** Start Records for the exercise **
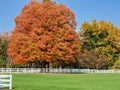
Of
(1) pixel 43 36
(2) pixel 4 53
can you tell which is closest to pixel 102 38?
(2) pixel 4 53

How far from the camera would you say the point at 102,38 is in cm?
9862

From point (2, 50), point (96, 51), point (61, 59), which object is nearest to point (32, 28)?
point (61, 59)

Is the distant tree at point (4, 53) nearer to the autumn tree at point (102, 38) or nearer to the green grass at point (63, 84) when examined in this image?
the autumn tree at point (102, 38)

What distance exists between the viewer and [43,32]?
68188 mm

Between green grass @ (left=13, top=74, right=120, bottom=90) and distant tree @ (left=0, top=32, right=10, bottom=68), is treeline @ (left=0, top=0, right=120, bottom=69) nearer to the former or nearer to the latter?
distant tree @ (left=0, top=32, right=10, bottom=68)

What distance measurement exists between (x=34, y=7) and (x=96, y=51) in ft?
102

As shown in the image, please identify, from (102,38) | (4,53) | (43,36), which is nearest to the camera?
(43,36)

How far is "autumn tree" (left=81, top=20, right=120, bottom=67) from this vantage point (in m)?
95.9

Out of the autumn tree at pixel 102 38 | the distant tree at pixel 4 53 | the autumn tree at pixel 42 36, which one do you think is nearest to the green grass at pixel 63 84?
the autumn tree at pixel 42 36

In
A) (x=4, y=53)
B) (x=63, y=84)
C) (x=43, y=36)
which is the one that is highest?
(x=43, y=36)

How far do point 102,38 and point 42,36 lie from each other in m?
34.9

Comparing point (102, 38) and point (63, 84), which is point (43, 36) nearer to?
point (63, 84)

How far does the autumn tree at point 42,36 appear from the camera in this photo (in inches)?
2648

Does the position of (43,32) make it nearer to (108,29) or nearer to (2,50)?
(2,50)
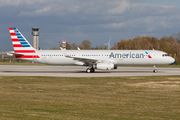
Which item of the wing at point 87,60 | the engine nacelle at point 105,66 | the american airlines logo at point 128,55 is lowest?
the engine nacelle at point 105,66

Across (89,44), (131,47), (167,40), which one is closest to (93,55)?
(131,47)

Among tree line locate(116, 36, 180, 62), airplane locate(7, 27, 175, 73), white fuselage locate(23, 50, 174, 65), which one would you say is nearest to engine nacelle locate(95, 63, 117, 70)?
airplane locate(7, 27, 175, 73)

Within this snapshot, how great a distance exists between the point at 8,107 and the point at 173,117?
7.41 metres

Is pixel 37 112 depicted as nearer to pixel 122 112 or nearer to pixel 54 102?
pixel 54 102

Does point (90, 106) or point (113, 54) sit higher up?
point (113, 54)

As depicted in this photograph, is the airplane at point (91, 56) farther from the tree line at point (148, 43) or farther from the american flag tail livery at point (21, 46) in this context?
the tree line at point (148, 43)

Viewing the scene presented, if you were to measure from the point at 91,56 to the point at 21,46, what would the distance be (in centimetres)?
1159

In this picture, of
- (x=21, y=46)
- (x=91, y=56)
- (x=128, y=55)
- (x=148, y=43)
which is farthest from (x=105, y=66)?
(x=148, y=43)

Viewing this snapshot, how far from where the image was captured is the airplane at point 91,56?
40.5 m

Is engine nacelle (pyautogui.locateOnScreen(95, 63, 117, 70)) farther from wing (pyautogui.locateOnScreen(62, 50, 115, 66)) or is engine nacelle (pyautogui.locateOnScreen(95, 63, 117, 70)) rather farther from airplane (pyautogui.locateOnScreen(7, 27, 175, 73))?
wing (pyautogui.locateOnScreen(62, 50, 115, 66))

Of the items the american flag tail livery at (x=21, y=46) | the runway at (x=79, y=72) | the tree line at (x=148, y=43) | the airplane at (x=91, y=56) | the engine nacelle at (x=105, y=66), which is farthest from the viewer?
the tree line at (x=148, y=43)

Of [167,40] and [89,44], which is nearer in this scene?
[167,40]

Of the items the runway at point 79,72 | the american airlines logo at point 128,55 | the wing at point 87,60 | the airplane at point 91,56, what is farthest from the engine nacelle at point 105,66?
the american airlines logo at point 128,55

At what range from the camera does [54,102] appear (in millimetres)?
13773
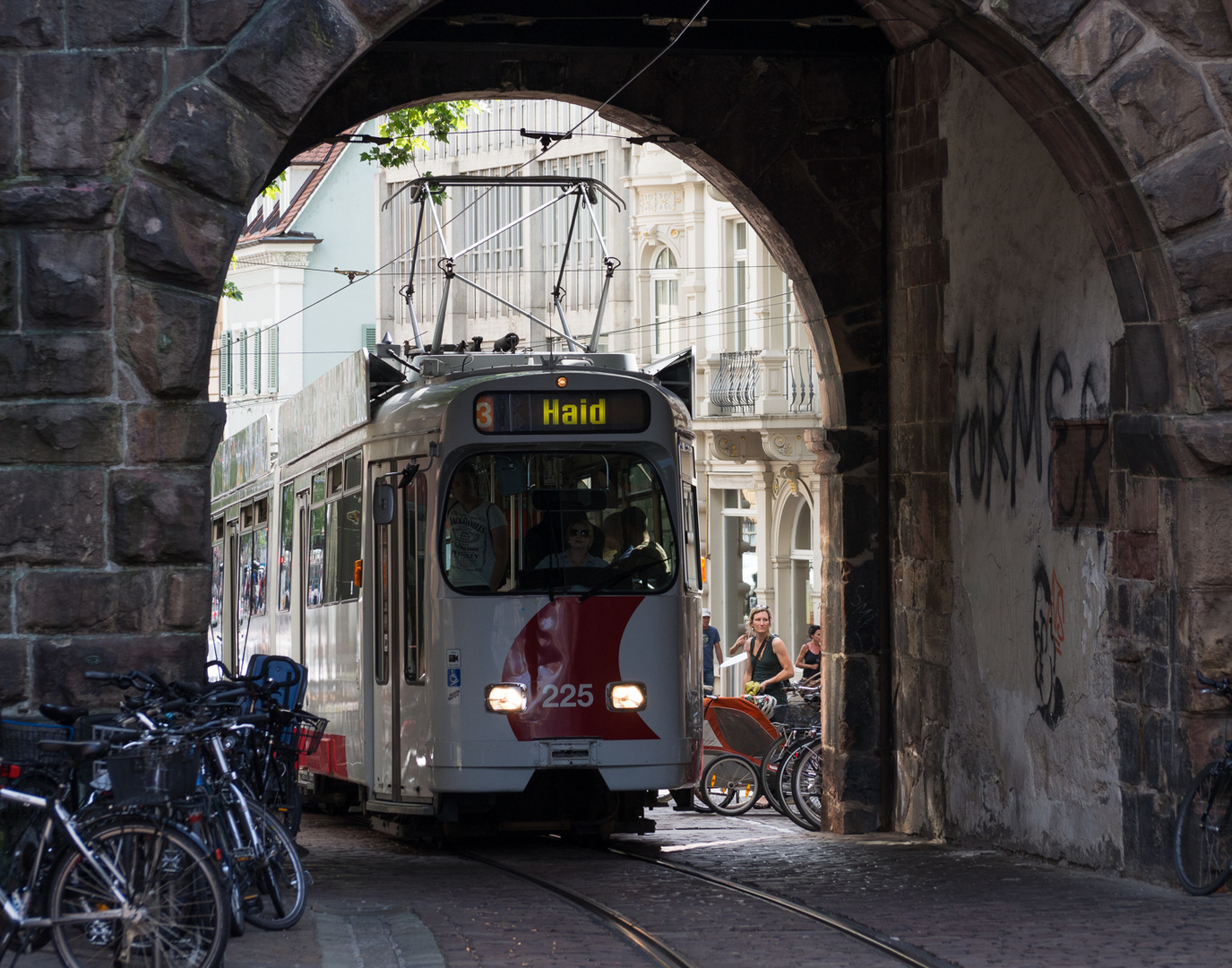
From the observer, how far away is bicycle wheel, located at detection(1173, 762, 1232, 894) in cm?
912

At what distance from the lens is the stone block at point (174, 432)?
8.13 metres

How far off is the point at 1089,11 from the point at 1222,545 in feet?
8.06

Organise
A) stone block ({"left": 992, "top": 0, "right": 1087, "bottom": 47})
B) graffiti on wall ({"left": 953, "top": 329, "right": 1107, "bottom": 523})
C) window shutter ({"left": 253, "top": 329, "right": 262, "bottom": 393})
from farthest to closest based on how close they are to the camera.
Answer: window shutter ({"left": 253, "top": 329, "right": 262, "bottom": 393}) < graffiti on wall ({"left": 953, "top": 329, "right": 1107, "bottom": 523}) < stone block ({"left": 992, "top": 0, "right": 1087, "bottom": 47})

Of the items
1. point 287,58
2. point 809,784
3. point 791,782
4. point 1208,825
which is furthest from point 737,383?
point 287,58

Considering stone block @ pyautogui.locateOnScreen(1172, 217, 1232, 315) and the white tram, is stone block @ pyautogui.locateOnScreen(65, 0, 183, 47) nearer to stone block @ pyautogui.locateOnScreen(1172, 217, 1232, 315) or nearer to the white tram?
the white tram

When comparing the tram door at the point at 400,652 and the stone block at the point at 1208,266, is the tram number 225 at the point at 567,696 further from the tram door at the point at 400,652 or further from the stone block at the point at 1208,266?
the stone block at the point at 1208,266

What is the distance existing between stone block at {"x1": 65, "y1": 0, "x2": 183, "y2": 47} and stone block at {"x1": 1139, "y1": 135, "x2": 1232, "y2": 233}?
170 inches

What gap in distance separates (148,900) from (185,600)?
5.33 feet

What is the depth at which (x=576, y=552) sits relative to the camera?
38.8ft

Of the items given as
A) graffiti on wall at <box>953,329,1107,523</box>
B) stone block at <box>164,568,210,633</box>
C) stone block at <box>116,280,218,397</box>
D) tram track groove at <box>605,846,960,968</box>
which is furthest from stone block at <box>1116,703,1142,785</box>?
stone block at <box>116,280,218,397</box>

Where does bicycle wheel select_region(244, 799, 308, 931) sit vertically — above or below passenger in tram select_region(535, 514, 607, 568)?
below

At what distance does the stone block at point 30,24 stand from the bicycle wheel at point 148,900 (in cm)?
323

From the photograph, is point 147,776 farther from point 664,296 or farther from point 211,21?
point 664,296

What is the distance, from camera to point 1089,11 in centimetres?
912
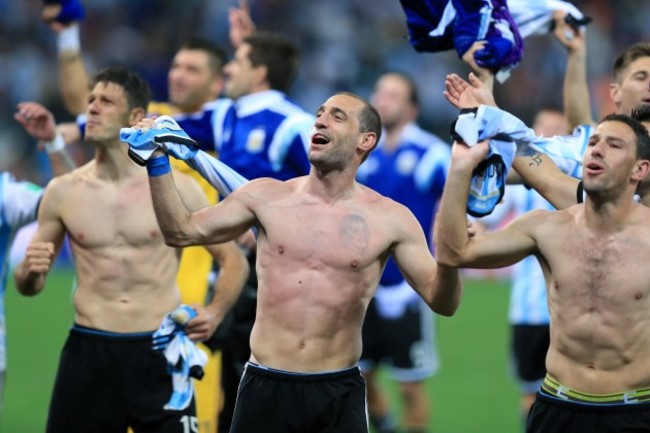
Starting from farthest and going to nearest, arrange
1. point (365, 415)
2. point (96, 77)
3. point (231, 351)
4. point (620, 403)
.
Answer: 1. point (231, 351)
2. point (96, 77)
3. point (365, 415)
4. point (620, 403)

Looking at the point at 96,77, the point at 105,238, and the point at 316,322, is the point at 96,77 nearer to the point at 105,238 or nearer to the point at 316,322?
the point at 105,238

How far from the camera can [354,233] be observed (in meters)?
6.15

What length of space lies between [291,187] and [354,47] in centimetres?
1548

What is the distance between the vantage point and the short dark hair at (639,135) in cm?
580

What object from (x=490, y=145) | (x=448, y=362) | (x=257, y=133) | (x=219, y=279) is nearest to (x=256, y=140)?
(x=257, y=133)

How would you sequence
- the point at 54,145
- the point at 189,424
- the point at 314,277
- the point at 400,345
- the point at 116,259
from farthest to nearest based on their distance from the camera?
1. the point at 400,345
2. the point at 54,145
3. the point at 116,259
4. the point at 189,424
5. the point at 314,277

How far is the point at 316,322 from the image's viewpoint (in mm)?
6055

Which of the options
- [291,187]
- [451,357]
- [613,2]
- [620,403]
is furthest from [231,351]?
[613,2]

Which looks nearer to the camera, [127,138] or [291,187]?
[127,138]

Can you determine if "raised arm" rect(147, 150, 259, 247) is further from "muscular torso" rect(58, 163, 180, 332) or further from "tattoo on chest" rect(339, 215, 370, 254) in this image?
"muscular torso" rect(58, 163, 180, 332)

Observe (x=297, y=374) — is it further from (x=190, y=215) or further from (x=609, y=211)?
(x=609, y=211)

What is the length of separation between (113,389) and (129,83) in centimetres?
173

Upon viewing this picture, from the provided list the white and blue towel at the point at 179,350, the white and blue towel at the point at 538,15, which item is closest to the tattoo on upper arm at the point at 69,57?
the white and blue towel at the point at 179,350

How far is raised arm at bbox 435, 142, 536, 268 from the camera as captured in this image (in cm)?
538
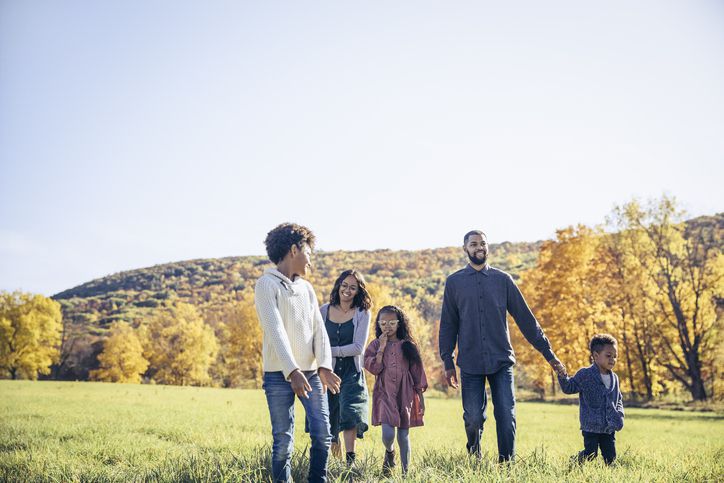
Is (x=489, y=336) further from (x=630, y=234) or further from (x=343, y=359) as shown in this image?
(x=630, y=234)

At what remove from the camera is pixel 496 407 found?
620 centimetres

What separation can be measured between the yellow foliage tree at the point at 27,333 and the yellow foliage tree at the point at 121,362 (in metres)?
6.33

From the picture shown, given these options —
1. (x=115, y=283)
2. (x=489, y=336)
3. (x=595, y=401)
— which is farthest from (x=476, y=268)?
(x=115, y=283)

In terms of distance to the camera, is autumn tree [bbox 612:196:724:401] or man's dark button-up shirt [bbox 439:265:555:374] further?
autumn tree [bbox 612:196:724:401]

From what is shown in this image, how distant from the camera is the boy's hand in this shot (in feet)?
15.0

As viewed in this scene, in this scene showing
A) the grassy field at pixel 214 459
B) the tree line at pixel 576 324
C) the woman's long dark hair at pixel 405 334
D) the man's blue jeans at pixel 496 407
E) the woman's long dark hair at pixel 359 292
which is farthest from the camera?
the tree line at pixel 576 324

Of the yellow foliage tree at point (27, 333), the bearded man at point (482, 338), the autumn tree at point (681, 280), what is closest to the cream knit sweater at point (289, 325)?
the bearded man at point (482, 338)

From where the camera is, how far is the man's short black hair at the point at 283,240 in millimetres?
4766

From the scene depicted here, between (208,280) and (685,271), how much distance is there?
5475 inches

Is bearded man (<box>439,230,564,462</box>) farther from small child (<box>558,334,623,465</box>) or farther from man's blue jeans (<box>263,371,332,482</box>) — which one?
man's blue jeans (<box>263,371,332,482</box>)

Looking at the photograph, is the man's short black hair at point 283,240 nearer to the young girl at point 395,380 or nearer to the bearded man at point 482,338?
the young girl at point 395,380

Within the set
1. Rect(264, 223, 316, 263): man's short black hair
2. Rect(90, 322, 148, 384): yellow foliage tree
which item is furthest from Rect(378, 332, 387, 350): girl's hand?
Rect(90, 322, 148, 384): yellow foliage tree

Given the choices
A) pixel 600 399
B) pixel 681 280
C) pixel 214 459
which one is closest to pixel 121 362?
pixel 681 280

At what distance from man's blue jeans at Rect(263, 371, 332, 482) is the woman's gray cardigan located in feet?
6.96
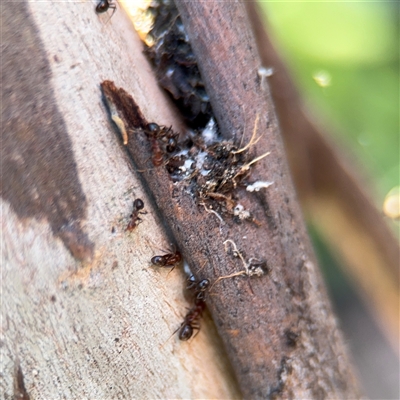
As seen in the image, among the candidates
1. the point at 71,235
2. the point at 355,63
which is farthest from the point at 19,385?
the point at 355,63

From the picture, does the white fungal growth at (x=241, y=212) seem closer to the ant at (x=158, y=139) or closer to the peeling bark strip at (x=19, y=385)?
the ant at (x=158, y=139)

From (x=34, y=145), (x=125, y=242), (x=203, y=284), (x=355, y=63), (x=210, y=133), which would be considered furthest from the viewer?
(x=355, y=63)

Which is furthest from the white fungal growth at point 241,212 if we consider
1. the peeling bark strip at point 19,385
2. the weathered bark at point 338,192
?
the weathered bark at point 338,192

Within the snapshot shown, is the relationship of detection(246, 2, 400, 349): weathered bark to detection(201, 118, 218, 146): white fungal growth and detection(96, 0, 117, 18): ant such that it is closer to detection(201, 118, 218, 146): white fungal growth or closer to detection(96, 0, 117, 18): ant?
detection(201, 118, 218, 146): white fungal growth

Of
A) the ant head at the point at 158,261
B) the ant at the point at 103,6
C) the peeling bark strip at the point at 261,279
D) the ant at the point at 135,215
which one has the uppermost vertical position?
the ant at the point at 103,6

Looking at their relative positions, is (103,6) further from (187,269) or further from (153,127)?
(187,269)

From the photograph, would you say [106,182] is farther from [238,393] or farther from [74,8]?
[238,393]
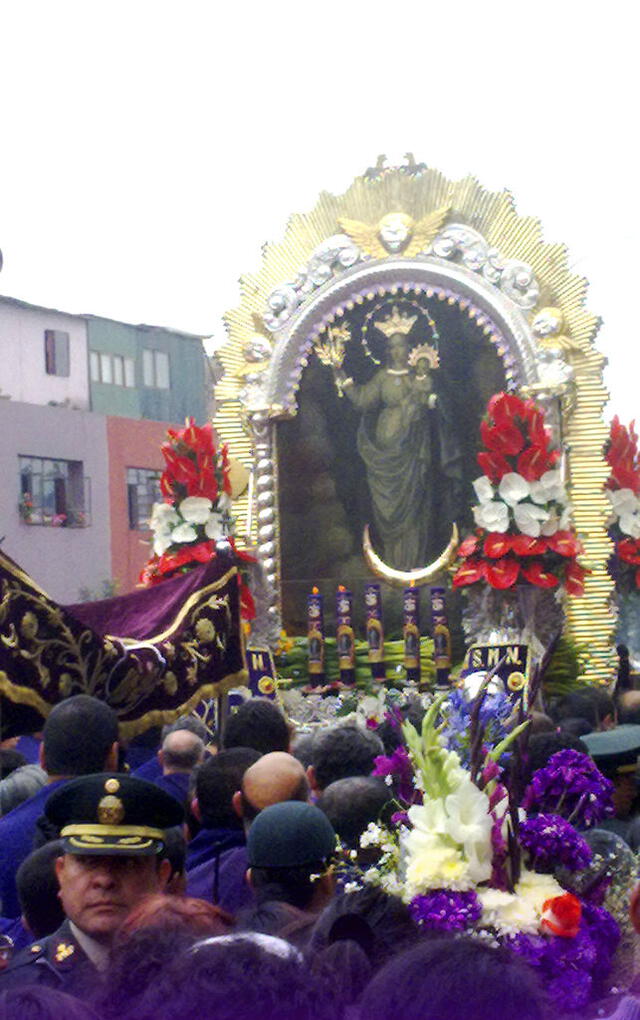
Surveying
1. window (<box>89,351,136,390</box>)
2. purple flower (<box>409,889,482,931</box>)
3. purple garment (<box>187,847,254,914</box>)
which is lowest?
purple garment (<box>187,847,254,914</box>)

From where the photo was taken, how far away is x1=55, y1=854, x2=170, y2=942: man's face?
355cm

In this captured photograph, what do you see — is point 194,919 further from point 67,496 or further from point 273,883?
point 67,496

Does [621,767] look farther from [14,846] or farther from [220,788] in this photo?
[14,846]

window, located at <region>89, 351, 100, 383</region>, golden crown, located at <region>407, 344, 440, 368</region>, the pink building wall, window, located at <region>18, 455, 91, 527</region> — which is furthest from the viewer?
window, located at <region>89, 351, 100, 383</region>

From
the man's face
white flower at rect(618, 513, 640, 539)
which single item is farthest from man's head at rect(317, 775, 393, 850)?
white flower at rect(618, 513, 640, 539)

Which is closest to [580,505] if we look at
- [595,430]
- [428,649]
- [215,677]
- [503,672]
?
[595,430]

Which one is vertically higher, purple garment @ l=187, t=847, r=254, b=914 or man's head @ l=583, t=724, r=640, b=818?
man's head @ l=583, t=724, r=640, b=818

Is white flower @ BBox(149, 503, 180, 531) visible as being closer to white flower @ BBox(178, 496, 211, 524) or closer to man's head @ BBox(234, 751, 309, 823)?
white flower @ BBox(178, 496, 211, 524)

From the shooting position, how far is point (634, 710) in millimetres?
8680

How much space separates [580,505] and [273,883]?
33.6ft

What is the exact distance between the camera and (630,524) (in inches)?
564

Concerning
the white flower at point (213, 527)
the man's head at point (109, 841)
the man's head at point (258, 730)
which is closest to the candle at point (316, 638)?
the white flower at point (213, 527)

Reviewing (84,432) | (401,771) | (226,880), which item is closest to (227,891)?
(226,880)

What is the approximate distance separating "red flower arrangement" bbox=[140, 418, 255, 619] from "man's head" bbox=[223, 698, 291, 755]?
637 cm
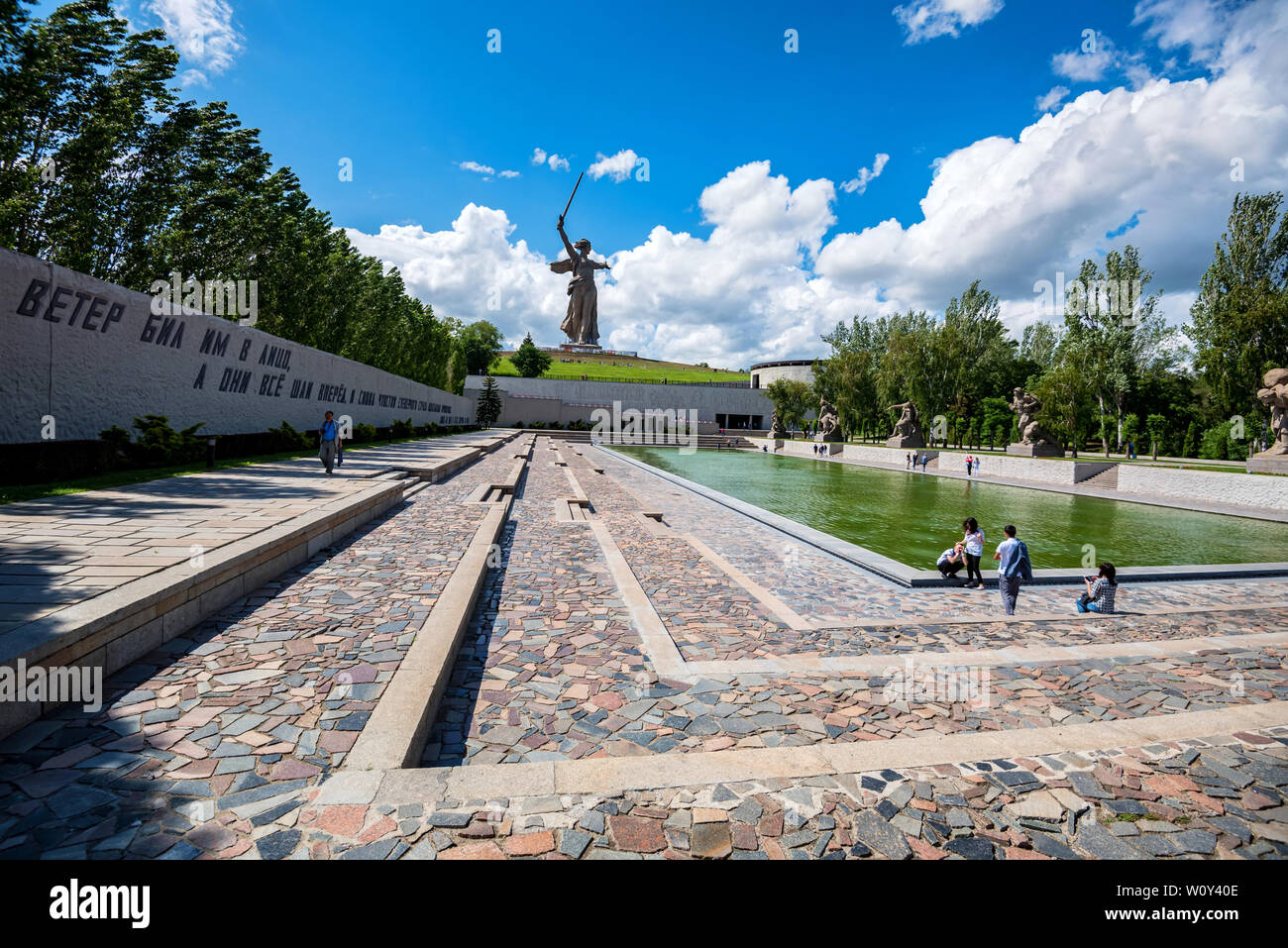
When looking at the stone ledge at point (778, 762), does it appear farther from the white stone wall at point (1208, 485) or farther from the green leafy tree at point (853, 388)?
the green leafy tree at point (853, 388)

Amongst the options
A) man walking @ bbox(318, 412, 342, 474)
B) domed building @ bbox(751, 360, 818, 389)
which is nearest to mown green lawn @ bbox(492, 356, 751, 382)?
domed building @ bbox(751, 360, 818, 389)

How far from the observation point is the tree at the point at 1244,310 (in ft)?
82.1

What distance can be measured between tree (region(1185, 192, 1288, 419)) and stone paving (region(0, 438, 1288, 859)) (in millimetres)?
27310

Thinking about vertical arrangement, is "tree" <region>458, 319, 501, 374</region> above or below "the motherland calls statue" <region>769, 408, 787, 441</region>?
above

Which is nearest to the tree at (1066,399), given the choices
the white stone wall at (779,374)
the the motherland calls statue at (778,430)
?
the the motherland calls statue at (778,430)

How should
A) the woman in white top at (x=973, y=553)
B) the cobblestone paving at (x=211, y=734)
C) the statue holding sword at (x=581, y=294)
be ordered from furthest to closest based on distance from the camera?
the statue holding sword at (x=581, y=294), the woman in white top at (x=973, y=553), the cobblestone paving at (x=211, y=734)

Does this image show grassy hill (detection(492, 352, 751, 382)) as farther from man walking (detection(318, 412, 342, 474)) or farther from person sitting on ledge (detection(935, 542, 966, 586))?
** End Records for the exercise **
Direction. Your task is to output exactly the lines running from the one with "When looking at" through the final line of the material above, with both ends included.

Output below.
When looking at the stone ledge at point (778, 762), does it appear farther from the white stone wall at point (1208, 485) or farther from the green leafy tree at point (853, 388)?
the green leafy tree at point (853, 388)

Amongst the options
A) man walking @ bbox(318, 412, 342, 474)
B) domed building @ bbox(751, 360, 818, 389)
which is nearest to mown green lawn @ bbox(492, 356, 751, 382)?
domed building @ bbox(751, 360, 818, 389)

How far from the observation point is the tree at the point at 1244,310 (in ft)?
82.1

What distance can be measured between tree (region(1185, 192, 1288, 419)) and stone paving (region(0, 438, 1288, 859)) (in millimetres)?
27310

Thinking about vertical arrangement, is "tree" <region>458, 319, 501, 374</region> above or below "the motherland calls statue" <region>769, 408, 787, 441</region>?
above

Which is nearest to the tree at (1066,399), given the choices
the white stone wall at (779,374)
the the motherland calls statue at (778,430)
?
the the motherland calls statue at (778,430)

How should
A) the woman in white top at (x=973, y=553)
B) the cobblestone paving at (x=211, y=734)
C) the statue holding sword at (x=581, y=294)
be ordered from furthest to closest based on distance from the camera?
the statue holding sword at (x=581, y=294), the woman in white top at (x=973, y=553), the cobblestone paving at (x=211, y=734)

Does this image show grassy hill (detection(492, 352, 751, 382)) as farther from man walking (detection(318, 412, 342, 474)) or farther from person sitting on ledge (detection(935, 542, 966, 586))?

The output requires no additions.